Here we aim to illustrate the development of the concept of water-agro-food system that gradually emerged from the diverse researches in the PIREN-Seine program. This concept offers a general framework for understanding the major challenges of environmental transition in an integrated view [Garnier et al. 2015; Billen and Garnier 2021]. The essence of this approach is that of territorial biogeochemistry, derived from the territorial ecology concept [Buclet 2015; Barles et al. 2011]. It is based on the conviction that most traits of the function of a territory (a geographical space appropriated by a society) are revealed by the analysis of the matter fluxes that cross it and ensure its operation [Billen et al. 2007]. Understanding and modeling these flows requires identifying their main control mechanisms and formalizing them. This can only be done based on a continuous confrontation of the calculated results with the observed field reality, which in turn allows increasing the predictive capacity of the model and its generalization to other situations and its applicability on larger scales. The Seine River system and its watershed have often served as the “demo-case” for conceiving original concepts and methods and to confront them to field reality, before being further applied to other systems and possibly enlarged in scope.

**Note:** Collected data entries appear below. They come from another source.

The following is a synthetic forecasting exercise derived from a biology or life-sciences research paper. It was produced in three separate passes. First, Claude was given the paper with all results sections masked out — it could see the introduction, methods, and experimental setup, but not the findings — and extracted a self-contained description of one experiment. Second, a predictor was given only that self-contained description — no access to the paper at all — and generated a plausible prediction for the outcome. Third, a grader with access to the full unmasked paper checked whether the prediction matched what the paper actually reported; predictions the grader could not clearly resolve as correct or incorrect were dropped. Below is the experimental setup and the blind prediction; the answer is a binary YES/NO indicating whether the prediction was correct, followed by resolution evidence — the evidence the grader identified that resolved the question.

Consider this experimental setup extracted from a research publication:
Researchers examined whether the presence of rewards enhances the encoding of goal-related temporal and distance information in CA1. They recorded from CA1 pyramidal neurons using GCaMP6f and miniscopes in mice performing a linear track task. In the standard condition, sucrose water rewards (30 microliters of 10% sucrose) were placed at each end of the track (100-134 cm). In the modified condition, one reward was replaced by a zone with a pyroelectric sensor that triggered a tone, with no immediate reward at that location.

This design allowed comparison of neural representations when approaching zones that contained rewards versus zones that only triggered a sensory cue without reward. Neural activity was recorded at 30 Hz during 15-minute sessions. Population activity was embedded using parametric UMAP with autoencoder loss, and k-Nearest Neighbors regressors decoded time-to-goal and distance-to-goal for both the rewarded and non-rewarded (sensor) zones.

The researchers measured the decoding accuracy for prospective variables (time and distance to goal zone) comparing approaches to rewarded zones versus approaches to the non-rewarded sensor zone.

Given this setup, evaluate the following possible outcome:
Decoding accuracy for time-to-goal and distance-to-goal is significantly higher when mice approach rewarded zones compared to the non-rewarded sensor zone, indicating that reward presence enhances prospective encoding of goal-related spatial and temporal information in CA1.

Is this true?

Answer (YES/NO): YES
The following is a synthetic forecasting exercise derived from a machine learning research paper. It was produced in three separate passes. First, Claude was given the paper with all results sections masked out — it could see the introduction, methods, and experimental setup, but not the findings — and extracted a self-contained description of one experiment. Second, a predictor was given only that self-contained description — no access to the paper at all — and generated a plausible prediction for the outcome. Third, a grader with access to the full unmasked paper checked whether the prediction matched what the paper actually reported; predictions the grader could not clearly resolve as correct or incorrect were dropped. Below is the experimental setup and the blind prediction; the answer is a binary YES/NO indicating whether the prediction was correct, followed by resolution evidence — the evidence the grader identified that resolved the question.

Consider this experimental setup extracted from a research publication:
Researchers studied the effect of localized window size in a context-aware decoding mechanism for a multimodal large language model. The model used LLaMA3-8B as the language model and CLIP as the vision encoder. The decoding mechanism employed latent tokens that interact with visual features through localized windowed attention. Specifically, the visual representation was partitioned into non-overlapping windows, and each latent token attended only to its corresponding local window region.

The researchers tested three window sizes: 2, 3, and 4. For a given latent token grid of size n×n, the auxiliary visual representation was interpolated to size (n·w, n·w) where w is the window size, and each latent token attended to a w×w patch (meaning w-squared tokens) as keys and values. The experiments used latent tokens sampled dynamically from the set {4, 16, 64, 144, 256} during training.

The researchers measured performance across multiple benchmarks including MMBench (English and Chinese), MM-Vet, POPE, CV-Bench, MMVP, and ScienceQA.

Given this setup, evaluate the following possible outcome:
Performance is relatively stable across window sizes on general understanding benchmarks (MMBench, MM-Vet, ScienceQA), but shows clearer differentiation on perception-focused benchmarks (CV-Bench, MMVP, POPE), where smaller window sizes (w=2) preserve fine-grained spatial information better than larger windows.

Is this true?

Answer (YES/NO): NO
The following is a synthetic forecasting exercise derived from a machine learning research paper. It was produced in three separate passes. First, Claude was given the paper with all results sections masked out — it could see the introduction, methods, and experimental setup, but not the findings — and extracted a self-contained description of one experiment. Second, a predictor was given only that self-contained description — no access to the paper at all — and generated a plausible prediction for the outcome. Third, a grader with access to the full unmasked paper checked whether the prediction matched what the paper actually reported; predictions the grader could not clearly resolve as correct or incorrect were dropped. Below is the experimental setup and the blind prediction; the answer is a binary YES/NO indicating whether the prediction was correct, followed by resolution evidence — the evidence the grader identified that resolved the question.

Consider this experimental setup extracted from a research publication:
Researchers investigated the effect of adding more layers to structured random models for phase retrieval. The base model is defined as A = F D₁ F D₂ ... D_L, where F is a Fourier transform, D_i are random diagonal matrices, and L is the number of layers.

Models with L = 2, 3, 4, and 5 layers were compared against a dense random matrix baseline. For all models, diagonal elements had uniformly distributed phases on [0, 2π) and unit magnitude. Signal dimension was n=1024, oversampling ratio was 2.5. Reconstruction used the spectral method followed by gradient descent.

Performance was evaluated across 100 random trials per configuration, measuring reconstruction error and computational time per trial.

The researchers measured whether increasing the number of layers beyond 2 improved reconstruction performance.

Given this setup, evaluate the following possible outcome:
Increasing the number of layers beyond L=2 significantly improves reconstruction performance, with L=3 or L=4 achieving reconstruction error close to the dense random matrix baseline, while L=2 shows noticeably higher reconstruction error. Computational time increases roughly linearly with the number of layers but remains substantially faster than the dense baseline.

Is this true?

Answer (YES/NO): NO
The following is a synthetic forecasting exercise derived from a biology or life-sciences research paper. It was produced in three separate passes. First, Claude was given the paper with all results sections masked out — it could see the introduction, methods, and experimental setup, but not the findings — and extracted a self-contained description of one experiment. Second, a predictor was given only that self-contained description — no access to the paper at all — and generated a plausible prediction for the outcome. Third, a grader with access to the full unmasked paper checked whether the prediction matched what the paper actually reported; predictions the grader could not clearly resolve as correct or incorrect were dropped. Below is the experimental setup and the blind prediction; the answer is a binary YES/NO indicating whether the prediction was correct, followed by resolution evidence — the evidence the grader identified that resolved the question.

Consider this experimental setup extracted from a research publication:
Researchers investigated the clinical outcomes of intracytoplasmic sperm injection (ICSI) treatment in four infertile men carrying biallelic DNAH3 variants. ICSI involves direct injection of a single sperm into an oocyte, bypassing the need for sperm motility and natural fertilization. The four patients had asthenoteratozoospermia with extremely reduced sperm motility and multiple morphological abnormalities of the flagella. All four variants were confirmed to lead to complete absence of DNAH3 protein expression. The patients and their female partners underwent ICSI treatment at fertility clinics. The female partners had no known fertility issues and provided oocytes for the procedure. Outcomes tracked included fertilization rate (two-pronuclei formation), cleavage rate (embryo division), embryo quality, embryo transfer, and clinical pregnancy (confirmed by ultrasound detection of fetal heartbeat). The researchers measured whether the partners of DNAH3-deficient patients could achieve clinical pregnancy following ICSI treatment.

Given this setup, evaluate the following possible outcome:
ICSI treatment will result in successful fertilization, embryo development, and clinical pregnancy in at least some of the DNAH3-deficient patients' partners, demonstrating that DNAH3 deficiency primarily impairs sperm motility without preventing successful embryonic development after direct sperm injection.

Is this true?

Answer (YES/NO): YES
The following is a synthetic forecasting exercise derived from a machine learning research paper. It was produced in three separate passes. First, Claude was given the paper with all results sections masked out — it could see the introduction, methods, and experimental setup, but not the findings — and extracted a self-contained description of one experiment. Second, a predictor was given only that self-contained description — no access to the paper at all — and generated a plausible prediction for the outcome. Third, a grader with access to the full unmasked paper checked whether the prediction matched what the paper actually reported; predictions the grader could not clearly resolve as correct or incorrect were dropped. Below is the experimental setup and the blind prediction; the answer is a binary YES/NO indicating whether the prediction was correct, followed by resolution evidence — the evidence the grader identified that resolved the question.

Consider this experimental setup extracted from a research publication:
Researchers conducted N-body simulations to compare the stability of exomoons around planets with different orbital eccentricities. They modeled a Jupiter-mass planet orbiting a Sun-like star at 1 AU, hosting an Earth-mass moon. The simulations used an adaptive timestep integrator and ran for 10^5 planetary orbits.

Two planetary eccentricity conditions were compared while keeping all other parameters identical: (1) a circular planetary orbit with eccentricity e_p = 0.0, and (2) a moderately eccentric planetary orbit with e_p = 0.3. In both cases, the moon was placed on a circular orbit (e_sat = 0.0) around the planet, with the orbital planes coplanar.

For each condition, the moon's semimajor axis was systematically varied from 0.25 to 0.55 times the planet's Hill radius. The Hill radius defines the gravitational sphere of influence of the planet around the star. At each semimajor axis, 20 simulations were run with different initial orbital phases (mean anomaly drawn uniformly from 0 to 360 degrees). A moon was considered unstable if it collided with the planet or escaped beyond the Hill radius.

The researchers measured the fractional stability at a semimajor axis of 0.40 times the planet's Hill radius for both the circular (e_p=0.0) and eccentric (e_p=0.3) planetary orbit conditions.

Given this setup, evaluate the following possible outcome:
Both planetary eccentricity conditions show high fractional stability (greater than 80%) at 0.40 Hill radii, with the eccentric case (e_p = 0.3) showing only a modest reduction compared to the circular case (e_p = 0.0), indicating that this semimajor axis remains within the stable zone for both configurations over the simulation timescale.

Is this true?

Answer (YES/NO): NO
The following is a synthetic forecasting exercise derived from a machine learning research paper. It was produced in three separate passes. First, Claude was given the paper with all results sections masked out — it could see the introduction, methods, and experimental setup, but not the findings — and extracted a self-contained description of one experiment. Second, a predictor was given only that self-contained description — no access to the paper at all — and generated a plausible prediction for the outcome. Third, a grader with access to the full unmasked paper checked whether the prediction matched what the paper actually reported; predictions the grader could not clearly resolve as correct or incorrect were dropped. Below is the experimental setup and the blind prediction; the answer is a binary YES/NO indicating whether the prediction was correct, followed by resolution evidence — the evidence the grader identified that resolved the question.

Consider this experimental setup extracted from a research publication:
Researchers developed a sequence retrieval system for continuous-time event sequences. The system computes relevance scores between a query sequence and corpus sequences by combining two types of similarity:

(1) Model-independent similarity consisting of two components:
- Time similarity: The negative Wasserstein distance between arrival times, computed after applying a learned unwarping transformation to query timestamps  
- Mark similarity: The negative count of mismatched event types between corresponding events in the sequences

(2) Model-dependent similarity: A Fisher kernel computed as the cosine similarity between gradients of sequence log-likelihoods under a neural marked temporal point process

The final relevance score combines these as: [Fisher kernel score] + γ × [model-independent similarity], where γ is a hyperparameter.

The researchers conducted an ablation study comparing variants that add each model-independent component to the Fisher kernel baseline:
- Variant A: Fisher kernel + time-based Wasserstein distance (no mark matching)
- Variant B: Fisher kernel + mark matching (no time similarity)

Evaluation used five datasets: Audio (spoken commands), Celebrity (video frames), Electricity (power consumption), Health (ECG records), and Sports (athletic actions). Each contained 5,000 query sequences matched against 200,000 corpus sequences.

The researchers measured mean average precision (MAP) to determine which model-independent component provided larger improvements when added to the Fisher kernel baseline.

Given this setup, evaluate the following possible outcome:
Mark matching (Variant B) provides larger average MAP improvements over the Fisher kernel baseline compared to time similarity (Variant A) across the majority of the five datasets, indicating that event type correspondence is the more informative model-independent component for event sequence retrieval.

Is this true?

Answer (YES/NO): NO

We report the gradual extension of our approach, starting from a renewed vision of river pollution issues established for understanding nutrient flows through the continuum of ecosystems from soil and agricultural systems (including human food requirement and wastes) to river systems and the coastal seas (Land-to-Sea continuums). This approach, although developed on the basis of confrontation with concrete observations at the local or watershed scale, could also be extended to regional and global scales. Further, we will illustrate how such an approach is of considerable help to conceive and explore future visions for the agro-food systems of France, Europe and the World, and specifically one scenario combining changes towards more healthy human diet and a sustainable agro-ecological agriculture, allowing to preserve the quality of water resources and halving greenhouse gas emissions.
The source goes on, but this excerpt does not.